Electronic Thesis and Dissertation Repository


Doctor of Philosophy




Dr. Daniel B. Hardy


Clinical studies have demonstrated that intrauterine growth restriction (IUGR) offspring, faced with a nutritional mismatch postpartum, have an increased risk of developing the metabolic syndrome. The maternal protein restriction (MPR) rat model has been extensively studied to investigate the adverse effects of a nutritional mismatch in postnatal life of IUGR offspring. Previous studies have demonstrated that MPR leads to impaired function of the liver, an important metabolic organ. However the underlying mechanisms which predispose these offspring to the metabolic syndrome remain elusive. In the following studies, low protein diet during pregnancy and lactation led to IUGR offspring with decreased liver to body weight ratios, followed by increased circulating and hepatic cholesterol levels in both sexes at day 21 and exclusively in the male offspring at day 130. This was attributed to long-term repressive changes in histone modifications at the promoter of cholesterol 7α-hydroxylase, a rate-limiting enzyme that catabolizes cholesterol to bile acids.

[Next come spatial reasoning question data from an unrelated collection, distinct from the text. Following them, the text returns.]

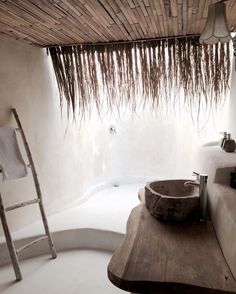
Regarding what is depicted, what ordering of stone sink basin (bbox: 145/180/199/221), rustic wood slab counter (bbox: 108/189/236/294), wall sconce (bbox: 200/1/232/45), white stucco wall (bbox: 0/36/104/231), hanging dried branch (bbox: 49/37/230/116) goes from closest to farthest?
rustic wood slab counter (bbox: 108/189/236/294)
wall sconce (bbox: 200/1/232/45)
stone sink basin (bbox: 145/180/199/221)
white stucco wall (bbox: 0/36/104/231)
hanging dried branch (bbox: 49/37/230/116)

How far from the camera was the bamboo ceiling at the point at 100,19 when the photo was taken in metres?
1.68

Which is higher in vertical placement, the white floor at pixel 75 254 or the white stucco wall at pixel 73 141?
the white stucco wall at pixel 73 141

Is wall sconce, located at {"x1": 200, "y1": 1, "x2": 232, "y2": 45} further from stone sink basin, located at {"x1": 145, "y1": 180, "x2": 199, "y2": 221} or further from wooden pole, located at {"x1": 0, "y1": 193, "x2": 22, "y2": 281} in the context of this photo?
wooden pole, located at {"x1": 0, "y1": 193, "x2": 22, "y2": 281}

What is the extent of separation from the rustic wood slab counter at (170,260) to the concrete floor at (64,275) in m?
0.69

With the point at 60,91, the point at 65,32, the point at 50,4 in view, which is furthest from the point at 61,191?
the point at 50,4

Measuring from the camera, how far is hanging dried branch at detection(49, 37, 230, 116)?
2658mm

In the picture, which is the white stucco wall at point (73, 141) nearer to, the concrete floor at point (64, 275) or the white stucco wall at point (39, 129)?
the white stucco wall at point (39, 129)

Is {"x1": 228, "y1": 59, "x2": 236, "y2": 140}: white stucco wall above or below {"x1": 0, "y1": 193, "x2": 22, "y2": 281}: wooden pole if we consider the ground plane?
above

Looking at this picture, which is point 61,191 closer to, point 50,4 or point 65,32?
point 65,32

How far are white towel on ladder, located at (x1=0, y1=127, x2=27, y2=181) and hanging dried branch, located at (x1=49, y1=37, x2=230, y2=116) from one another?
0.88 m

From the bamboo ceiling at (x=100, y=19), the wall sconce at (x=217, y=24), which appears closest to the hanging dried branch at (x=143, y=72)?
the bamboo ceiling at (x=100, y=19)

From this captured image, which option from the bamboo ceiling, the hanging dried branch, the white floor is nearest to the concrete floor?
the white floor

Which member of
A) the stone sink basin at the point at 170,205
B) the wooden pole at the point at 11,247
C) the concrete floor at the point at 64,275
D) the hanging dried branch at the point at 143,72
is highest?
the hanging dried branch at the point at 143,72

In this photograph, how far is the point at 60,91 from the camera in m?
3.06
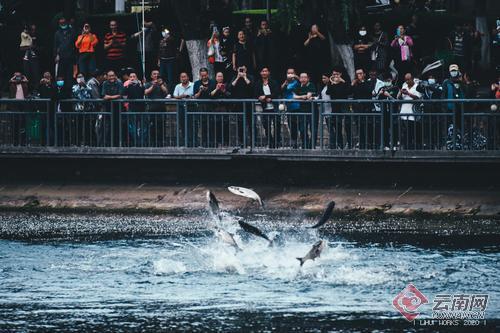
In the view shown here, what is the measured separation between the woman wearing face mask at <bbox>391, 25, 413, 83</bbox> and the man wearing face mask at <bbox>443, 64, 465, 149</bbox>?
3.69 meters

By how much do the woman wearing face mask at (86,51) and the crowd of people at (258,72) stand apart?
0.07ft

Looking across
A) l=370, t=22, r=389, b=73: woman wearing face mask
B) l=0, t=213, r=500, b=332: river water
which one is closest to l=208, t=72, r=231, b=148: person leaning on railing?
l=0, t=213, r=500, b=332: river water

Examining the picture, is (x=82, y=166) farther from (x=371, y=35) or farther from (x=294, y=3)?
(x=371, y=35)

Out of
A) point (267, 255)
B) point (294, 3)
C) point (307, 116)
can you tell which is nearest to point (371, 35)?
point (294, 3)

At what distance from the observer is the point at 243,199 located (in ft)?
90.8

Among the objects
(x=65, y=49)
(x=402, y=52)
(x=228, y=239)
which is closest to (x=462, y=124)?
(x=228, y=239)

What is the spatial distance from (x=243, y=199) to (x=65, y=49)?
26.0ft

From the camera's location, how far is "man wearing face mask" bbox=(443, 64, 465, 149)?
85.5 feet

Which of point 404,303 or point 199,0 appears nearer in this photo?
point 404,303

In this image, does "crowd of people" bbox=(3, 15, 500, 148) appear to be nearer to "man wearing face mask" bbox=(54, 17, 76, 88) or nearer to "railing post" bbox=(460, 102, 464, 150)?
"man wearing face mask" bbox=(54, 17, 76, 88)

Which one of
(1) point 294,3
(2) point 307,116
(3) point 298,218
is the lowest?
(3) point 298,218

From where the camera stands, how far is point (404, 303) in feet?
60.2

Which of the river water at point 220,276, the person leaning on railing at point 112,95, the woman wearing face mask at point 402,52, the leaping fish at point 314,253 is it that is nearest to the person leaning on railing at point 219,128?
the river water at point 220,276

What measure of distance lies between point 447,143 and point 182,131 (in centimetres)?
494
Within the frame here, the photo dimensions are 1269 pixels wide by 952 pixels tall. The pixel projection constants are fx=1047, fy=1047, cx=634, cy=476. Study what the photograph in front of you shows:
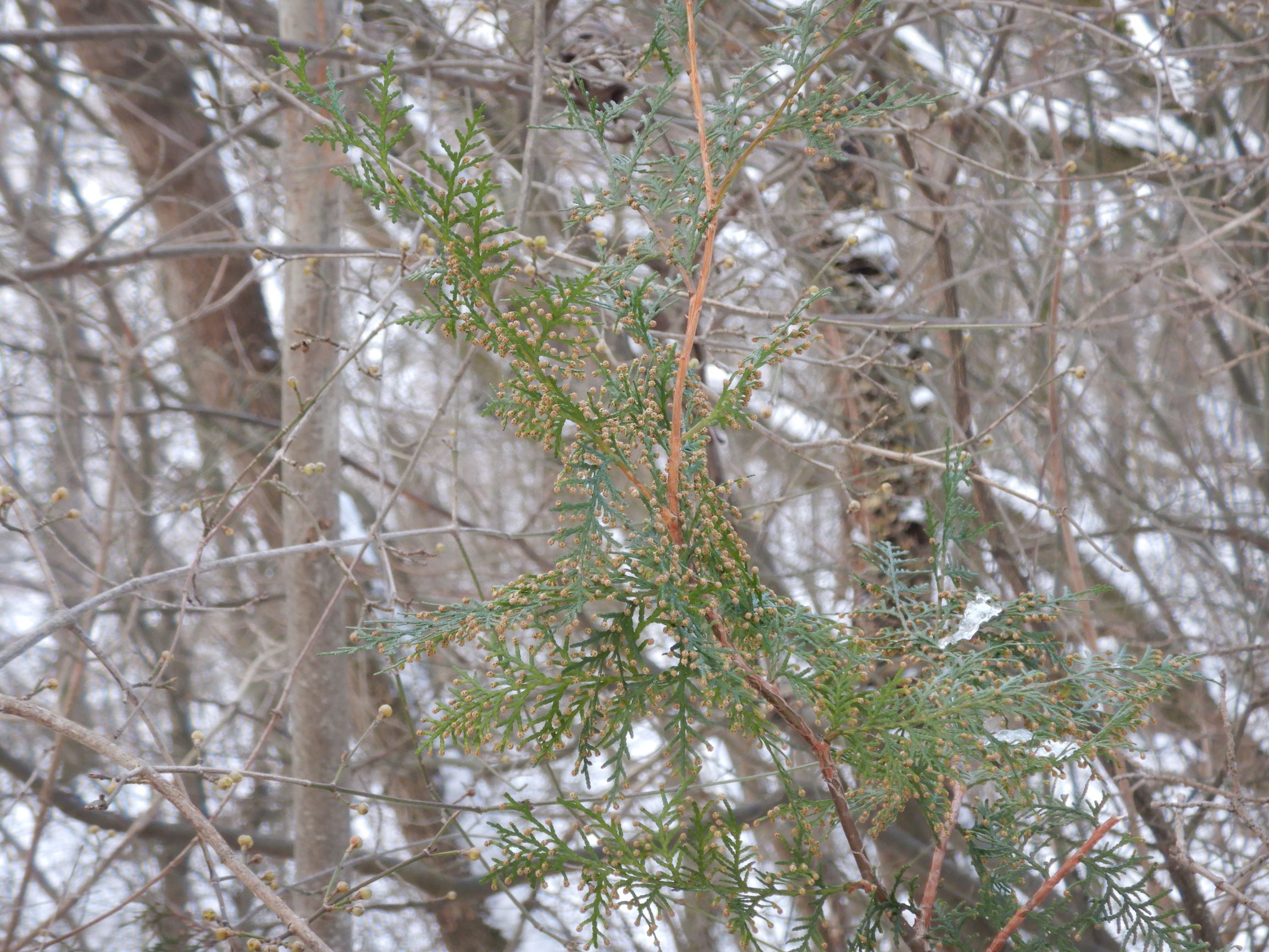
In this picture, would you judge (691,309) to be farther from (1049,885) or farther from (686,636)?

It was later demonstrated that these IUGR offspring exhibited increased molecular markers of hepatic endoplasmic reticulum (ER) stress and insulin resistance. Finally, these offspring were observed to have an increase in activity of Phase I drug metabolizing hepatic cytochrome p450 (Cyp) dependent enzymes. Collectively, these findings suggest that stable promoter-specific changes to post-translational histone modifications and elevated ER stress in the liver, are key molecular mechanisms whereby IUGR offspring receiving a nutritional mismatch in postnatal life develop high cholesterol and insulin resistance. Moreover, these offspring may require augmented doses of drugs in order to alleviate these symptoms.